As Wetherspoons to sell off over 30 pubs after losing tens of millions of pounds, many of those sold pubs are set to become arts venues.
Wetherspoons is experiencing a difficult operating period, as the public increasingly recognises its establishments are about as fit for purpose as a Tory cabinet minister.
Fortunately for Wetherspoons boss Tim Martin, the grand architecture of many of his pubs means that he has an excellent opportunity to diversify his business.
“People laughed at me when I built massive pubs with high glass ceilings, balconies and bizarrely inaccessible toilets,” said Mr Martin.
“Well, they ain’t laughing now, because those buildings can easily be converted into theatres and cinemas – perfect vehicles for making money in the bustling post-Covid world.

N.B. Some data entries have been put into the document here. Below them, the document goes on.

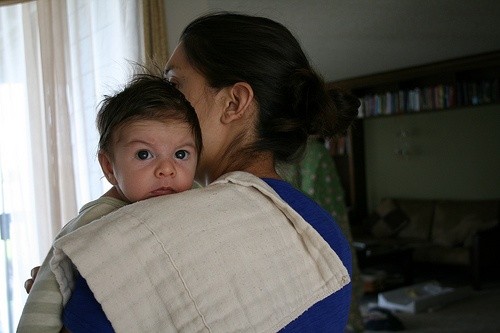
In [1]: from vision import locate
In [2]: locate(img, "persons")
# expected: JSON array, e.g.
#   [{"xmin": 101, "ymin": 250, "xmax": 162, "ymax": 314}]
[
  {"xmin": 25, "ymin": 9, "xmax": 362, "ymax": 333},
  {"xmin": 17, "ymin": 56, "xmax": 204, "ymax": 333}
]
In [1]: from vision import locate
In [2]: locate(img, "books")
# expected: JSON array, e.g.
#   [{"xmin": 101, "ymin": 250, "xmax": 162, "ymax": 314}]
[{"xmin": 358, "ymin": 76, "xmax": 495, "ymax": 116}]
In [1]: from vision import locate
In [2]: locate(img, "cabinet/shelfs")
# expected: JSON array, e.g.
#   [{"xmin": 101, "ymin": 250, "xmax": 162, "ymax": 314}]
[{"xmin": 315, "ymin": 46, "xmax": 499, "ymax": 293}]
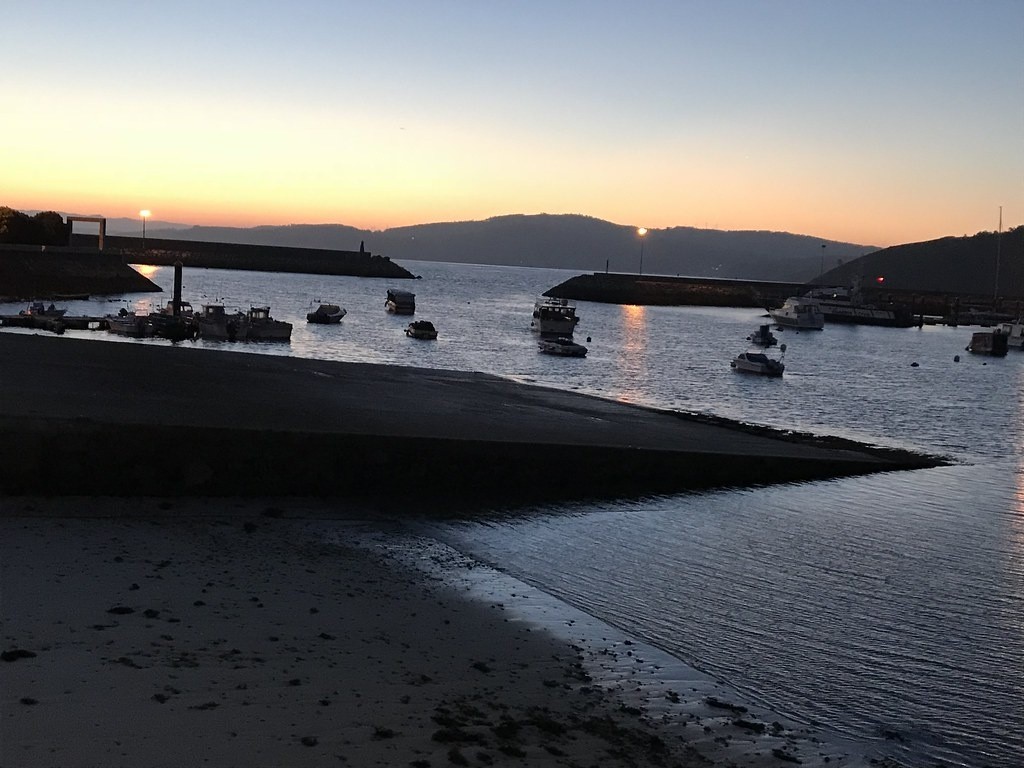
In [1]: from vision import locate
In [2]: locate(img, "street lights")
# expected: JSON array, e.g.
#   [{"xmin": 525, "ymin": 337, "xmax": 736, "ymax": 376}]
[{"xmin": 820, "ymin": 244, "xmax": 826, "ymax": 276}]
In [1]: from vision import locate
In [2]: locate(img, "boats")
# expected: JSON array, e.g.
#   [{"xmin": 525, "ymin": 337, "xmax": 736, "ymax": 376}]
[
  {"xmin": 749, "ymin": 325, "xmax": 777, "ymax": 346},
  {"xmin": 0, "ymin": 258, "xmax": 293, "ymax": 342},
  {"xmin": 530, "ymin": 292, "xmax": 580, "ymax": 334},
  {"xmin": 963, "ymin": 317, "xmax": 1024, "ymax": 358},
  {"xmin": 769, "ymin": 290, "xmax": 825, "ymax": 329},
  {"xmin": 802, "ymin": 286, "xmax": 897, "ymax": 324},
  {"xmin": 306, "ymin": 304, "xmax": 348, "ymax": 325},
  {"xmin": 404, "ymin": 320, "xmax": 439, "ymax": 340},
  {"xmin": 536, "ymin": 338, "xmax": 589, "ymax": 358},
  {"xmin": 384, "ymin": 288, "xmax": 416, "ymax": 315},
  {"xmin": 732, "ymin": 341, "xmax": 787, "ymax": 376}
]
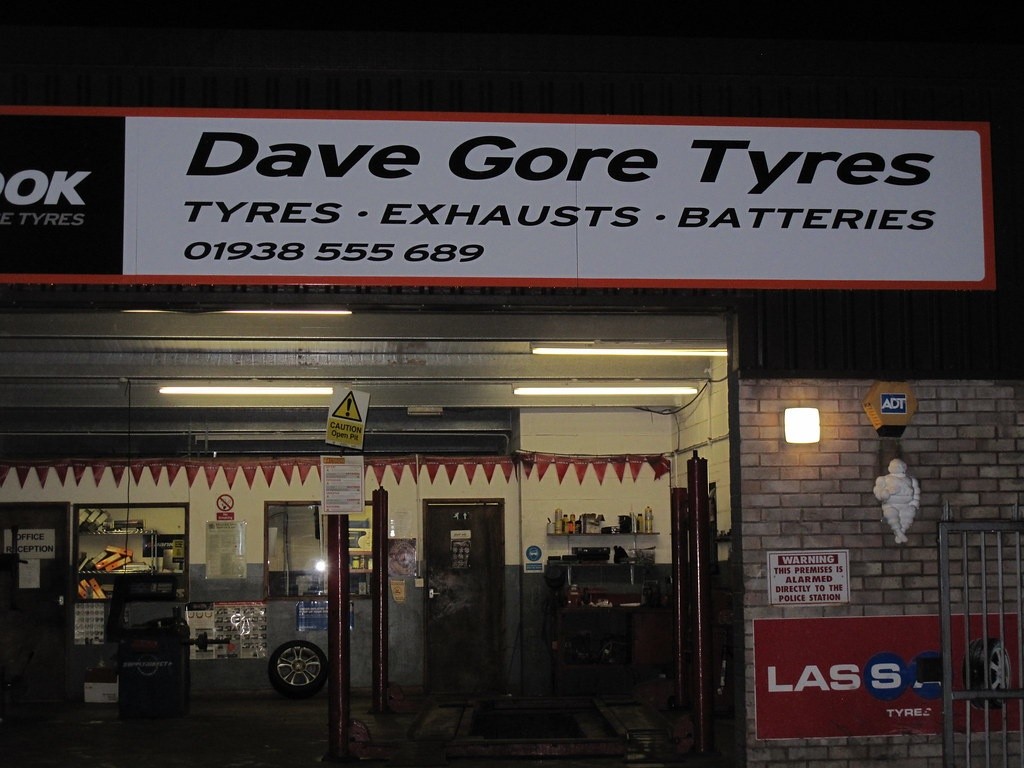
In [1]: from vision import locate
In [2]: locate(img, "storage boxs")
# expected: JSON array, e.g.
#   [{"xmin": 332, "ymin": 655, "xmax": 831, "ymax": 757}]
[{"xmin": 73, "ymin": 508, "xmax": 144, "ymax": 704}]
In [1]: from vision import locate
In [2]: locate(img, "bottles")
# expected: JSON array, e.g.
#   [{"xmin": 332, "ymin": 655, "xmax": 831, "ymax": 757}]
[
  {"xmin": 547, "ymin": 508, "xmax": 582, "ymax": 535},
  {"xmin": 630, "ymin": 506, "xmax": 652, "ymax": 533},
  {"xmin": 353, "ymin": 555, "xmax": 373, "ymax": 570}
]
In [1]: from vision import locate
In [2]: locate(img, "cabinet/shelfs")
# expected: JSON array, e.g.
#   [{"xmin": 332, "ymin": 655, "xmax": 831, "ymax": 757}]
[
  {"xmin": 547, "ymin": 533, "xmax": 660, "ymax": 585},
  {"xmin": 72, "ymin": 502, "xmax": 189, "ymax": 710},
  {"xmin": 550, "ymin": 606, "xmax": 675, "ymax": 697}
]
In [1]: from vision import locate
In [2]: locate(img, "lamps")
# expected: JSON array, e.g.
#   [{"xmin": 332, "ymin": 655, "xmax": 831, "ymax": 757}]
[
  {"xmin": 512, "ymin": 382, "xmax": 699, "ymax": 396},
  {"xmin": 529, "ymin": 342, "xmax": 728, "ymax": 357}
]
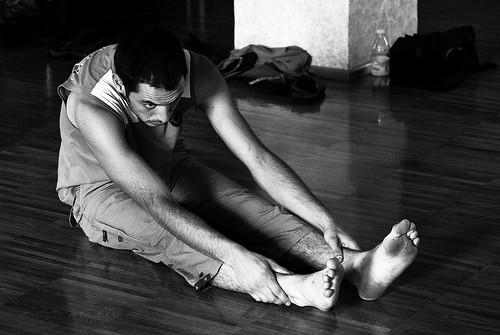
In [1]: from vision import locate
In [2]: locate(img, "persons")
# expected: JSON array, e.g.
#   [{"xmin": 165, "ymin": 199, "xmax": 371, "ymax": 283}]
[{"xmin": 56, "ymin": 29, "xmax": 420, "ymax": 312}]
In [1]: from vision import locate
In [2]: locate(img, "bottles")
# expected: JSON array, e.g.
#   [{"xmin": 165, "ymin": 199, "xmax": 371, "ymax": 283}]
[{"xmin": 371, "ymin": 29, "xmax": 390, "ymax": 77}]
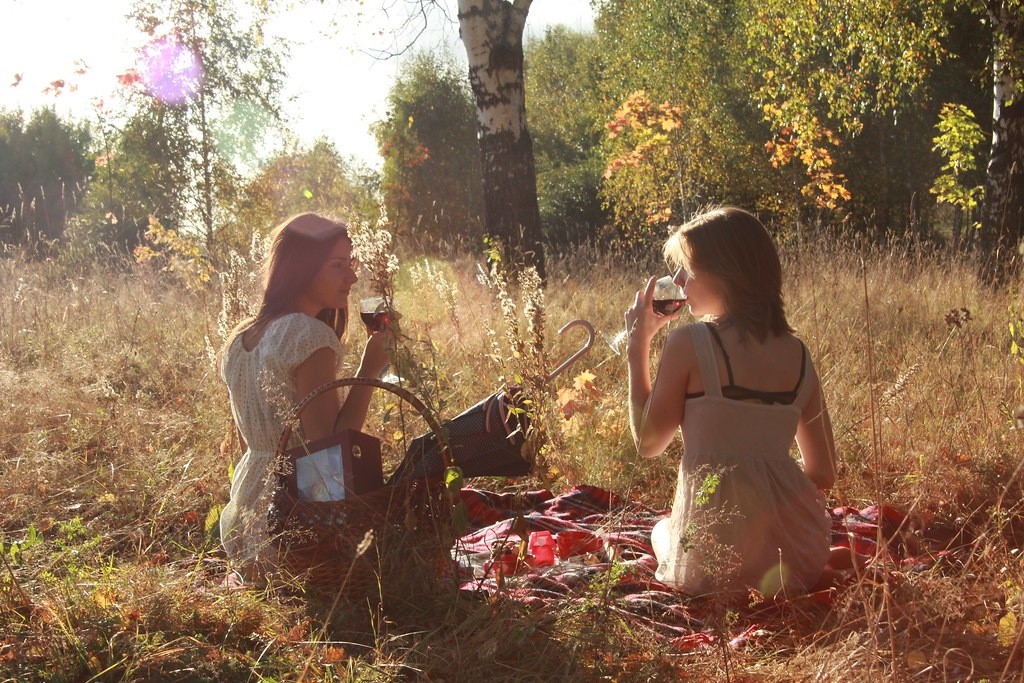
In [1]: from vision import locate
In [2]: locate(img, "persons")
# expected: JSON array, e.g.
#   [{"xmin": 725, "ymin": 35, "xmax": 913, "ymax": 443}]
[
  {"xmin": 624, "ymin": 208, "xmax": 838, "ymax": 599},
  {"xmin": 219, "ymin": 213, "xmax": 395, "ymax": 582}
]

“Our Tunbridge Wells branch is so impressive it’s long been nicknamed The Opera House. Well, now that we can’t make enough money selling cheap booze, it’s actually going to be an opera house.
“Obviously at Wetherspoons we won’t have a black-tie dress code – a bin liner held on with a piece of string will be fine.

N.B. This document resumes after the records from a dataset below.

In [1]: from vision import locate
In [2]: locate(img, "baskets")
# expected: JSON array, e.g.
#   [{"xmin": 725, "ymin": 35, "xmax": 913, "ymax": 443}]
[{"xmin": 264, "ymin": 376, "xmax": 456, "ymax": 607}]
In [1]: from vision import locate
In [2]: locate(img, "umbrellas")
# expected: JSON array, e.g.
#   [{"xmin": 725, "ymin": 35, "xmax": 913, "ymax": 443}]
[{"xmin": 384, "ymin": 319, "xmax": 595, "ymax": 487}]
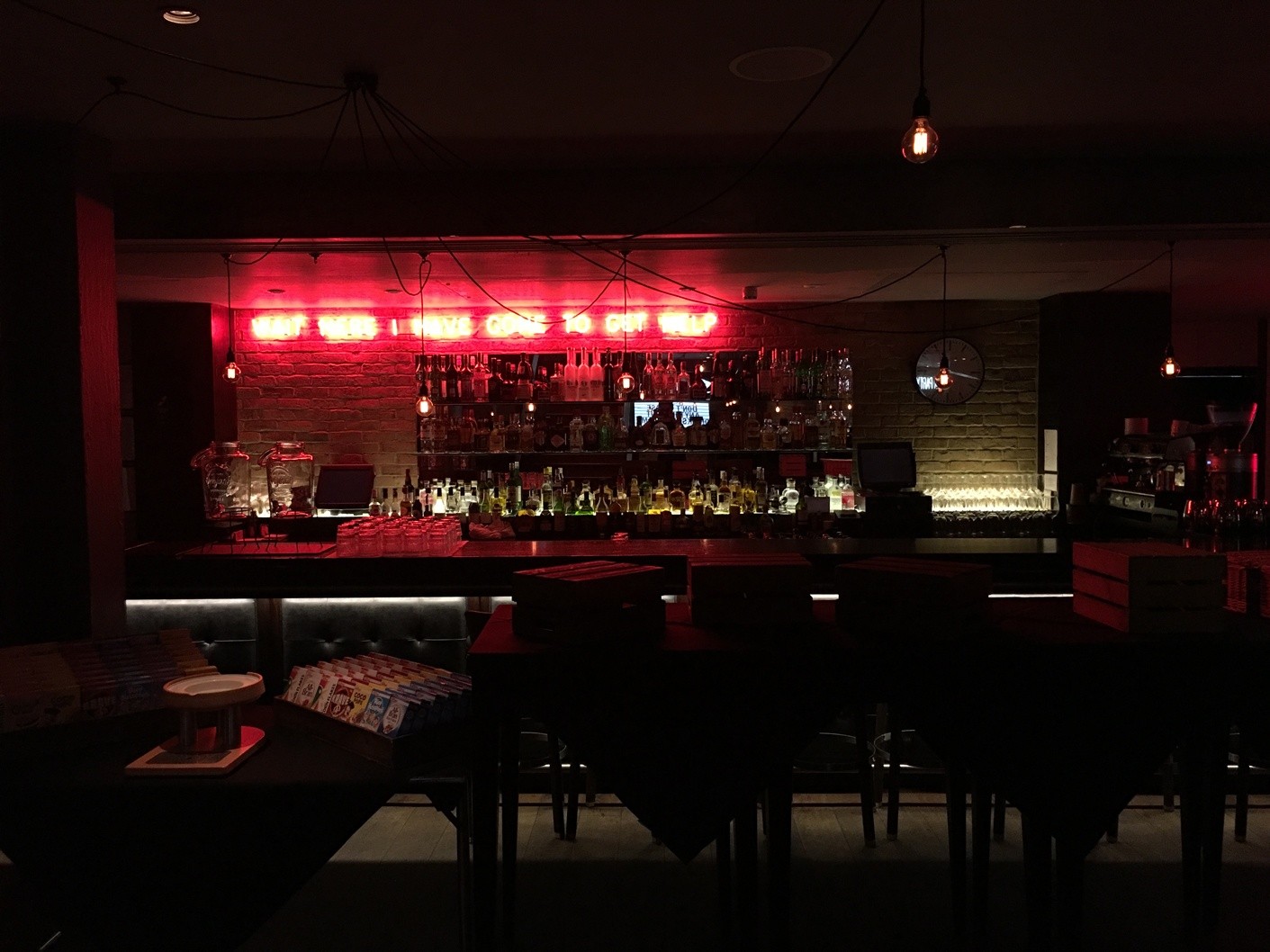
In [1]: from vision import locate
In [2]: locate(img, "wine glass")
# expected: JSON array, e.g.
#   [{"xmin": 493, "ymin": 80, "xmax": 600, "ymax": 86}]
[{"xmin": 920, "ymin": 475, "xmax": 1058, "ymax": 539}]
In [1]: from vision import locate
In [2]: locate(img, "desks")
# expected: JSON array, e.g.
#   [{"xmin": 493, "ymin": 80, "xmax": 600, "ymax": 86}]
[{"xmin": 0, "ymin": 596, "xmax": 1270, "ymax": 952}]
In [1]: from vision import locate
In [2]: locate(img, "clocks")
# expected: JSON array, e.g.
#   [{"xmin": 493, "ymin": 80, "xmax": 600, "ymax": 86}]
[{"xmin": 915, "ymin": 338, "xmax": 984, "ymax": 405}]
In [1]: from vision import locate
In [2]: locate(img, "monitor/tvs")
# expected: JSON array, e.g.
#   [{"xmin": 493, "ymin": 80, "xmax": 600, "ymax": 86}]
[
  {"xmin": 855, "ymin": 441, "xmax": 916, "ymax": 492},
  {"xmin": 315, "ymin": 465, "xmax": 375, "ymax": 509}
]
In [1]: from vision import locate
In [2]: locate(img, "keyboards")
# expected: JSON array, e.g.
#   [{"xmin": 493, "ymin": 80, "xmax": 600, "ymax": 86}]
[{"xmin": 873, "ymin": 491, "xmax": 920, "ymax": 497}]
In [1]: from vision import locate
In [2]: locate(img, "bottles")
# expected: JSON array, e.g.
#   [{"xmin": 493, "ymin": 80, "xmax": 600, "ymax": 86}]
[
  {"xmin": 368, "ymin": 462, "xmax": 865, "ymax": 543},
  {"xmin": 191, "ymin": 441, "xmax": 250, "ymax": 519},
  {"xmin": 417, "ymin": 345, "xmax": 853, "ymax": 450},
  {"xmin": 1183, "ymin": 498, "xmax": 1269, "ymax": 553},
  {"xmin": 258, "ymin": 441, "xmax": 315, "ymax": 519}
]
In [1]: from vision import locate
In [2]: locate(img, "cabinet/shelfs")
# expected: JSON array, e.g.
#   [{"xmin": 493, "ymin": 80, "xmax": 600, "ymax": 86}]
[{"xmin": 414, "ymin": 353, "xmax": 854, "ymax": 488}]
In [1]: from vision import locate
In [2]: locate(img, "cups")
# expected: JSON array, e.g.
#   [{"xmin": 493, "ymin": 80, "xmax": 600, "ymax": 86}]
[
  {"xmin": 217, "ymin": 703, "xmax": 240, "ymax": 746},
  {"xmin": 336, "ymin": 514, "xmax": 462, "ymax": 557},
  {"xmin": 1125, "ymin": 417, "xmax": 1148, "ymax": 434},
  {"xmin": 179, "ymin": 711, "xmax": 196, "ymax": 751}
]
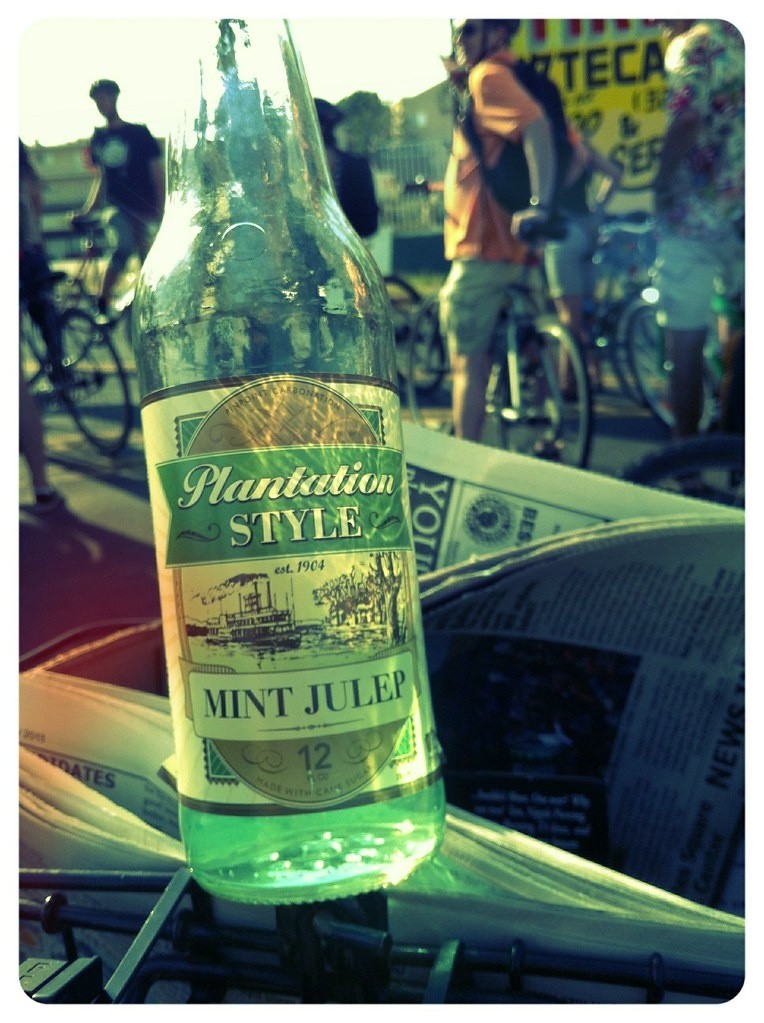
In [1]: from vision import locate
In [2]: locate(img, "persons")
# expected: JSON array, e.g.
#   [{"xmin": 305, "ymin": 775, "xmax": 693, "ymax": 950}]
[
  {"xmin": 62, "ymin": 79, "xmax": 167, "ymax": 327},
  {"xmin": 436, "ymin": 20, "xmax": 624, "ymax": 445},
  {"xmin": 19, "ymin": 133, "xmax": 75, "ymax": 520},
  {"xmin": 654, "ymin": 20, "xmax": 745, "ymax": 505},
  {"xmin": 312, "ymin": 95, "xmax": 382, "ymax": 238}
]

“My venues are, and will always be, for the average man on the street. As long as he’s a British man, of course.
“And no, we won’t be showing operas sung in Italian or any other funny foreign language.
“Other Wetherspoons branches such as The Palladium in Llandudno and the Caley Picture House in Edinburgh have the ideal layout to become cinemas.
“Don’t worry though, there’ll be none of that mainstream, Hollywood crap. I have no desire to alienate my core clientele of lonely, seedy little men in trench coats.”